Wet Gas Scrubber

What is it?

Wet scrubbing (or absorption) is a mass transfer between a soluble gas and a solvent – often water – in contact with each other. Physical scrubbing is preferred for chemical recovery, whereas chemical scrubbing is restricted to removing and abating gaseous compounds. Physico- chemical scrubbing takes an intermediate position. The compound is dissolved in the absorbing liquid and involved in a reversible chemical reaction, which enables the recovery of the gaseous compound.

Depending on the pollutants to be removed, several aqueous scrubbing liquids are used including the following:

Water, to remove solvents and gases such as hydrogen halides or ammonia, with the main aim being to recover and reuse these contaminants.
Alkaline solutions (e.g. caustic soda – i.e. sodium hydroxide – and sodium carbonate), to remove acidic compounds such as hydrogen halides, sulphur dioxide, hydrogen sulphide (H₂S), phenols, chlorine.
The pH value of the alkaline scrubber depends on the pollutant to be removed; pH is often kept between 8.5 and 9.5 (for SO₂ removal a pH range of 6.5– 7.5 is needed, whereas for H₂S removal a pH of 10 or more is required). The pH value should not be too high because of absorption of CO₂ in the water. A pH value of 10 and above will cause the dissolved CO₂ to be present in the water as carbonate, causing the alkaline consumption rate to increase dramatically. The calcium carbonate will also deposit on the gaskets, increasing the pressure drop. To avoid this, softened water can be used in an alkaline gas scrubber.
Alkaline oxidative solutions , i.e. alkaline solutions with oxidants such as sodium hypochlorite (NaOCl), chlorine dioxide (ClO₂), ozone (O₃) or hydrogen peroxide (H₂O₂); these are particularly indicated for the removal of odours.
Sodium hydrogen sulphite solutions , to remove odour (e.g. aldehydes).

§ **Stored data**:
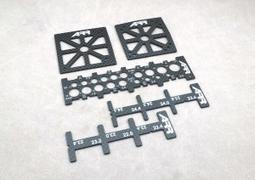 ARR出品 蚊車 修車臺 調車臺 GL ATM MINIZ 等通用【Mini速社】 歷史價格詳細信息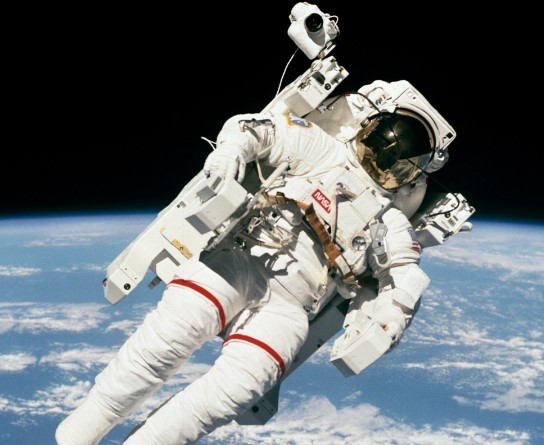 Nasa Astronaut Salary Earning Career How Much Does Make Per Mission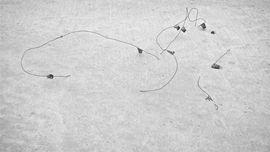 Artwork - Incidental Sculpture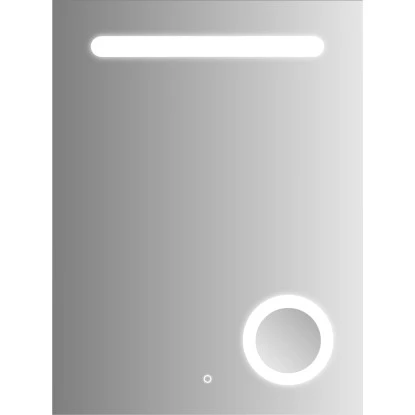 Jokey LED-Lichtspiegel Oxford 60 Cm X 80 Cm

§ **Task instructions**:
Return the part of the wet gas scrubber text starting with "Depending on the" and going on through "reuse these contaminants.", copied word for word.

§ **Output**:
Depending on the pollutants to be removed, several aqueous scrubbing liquids are used including the following:

Water, to remove solvents and gases such as hydrogen halides or ammonia, with the main aim being to recover and reuse these contaminants.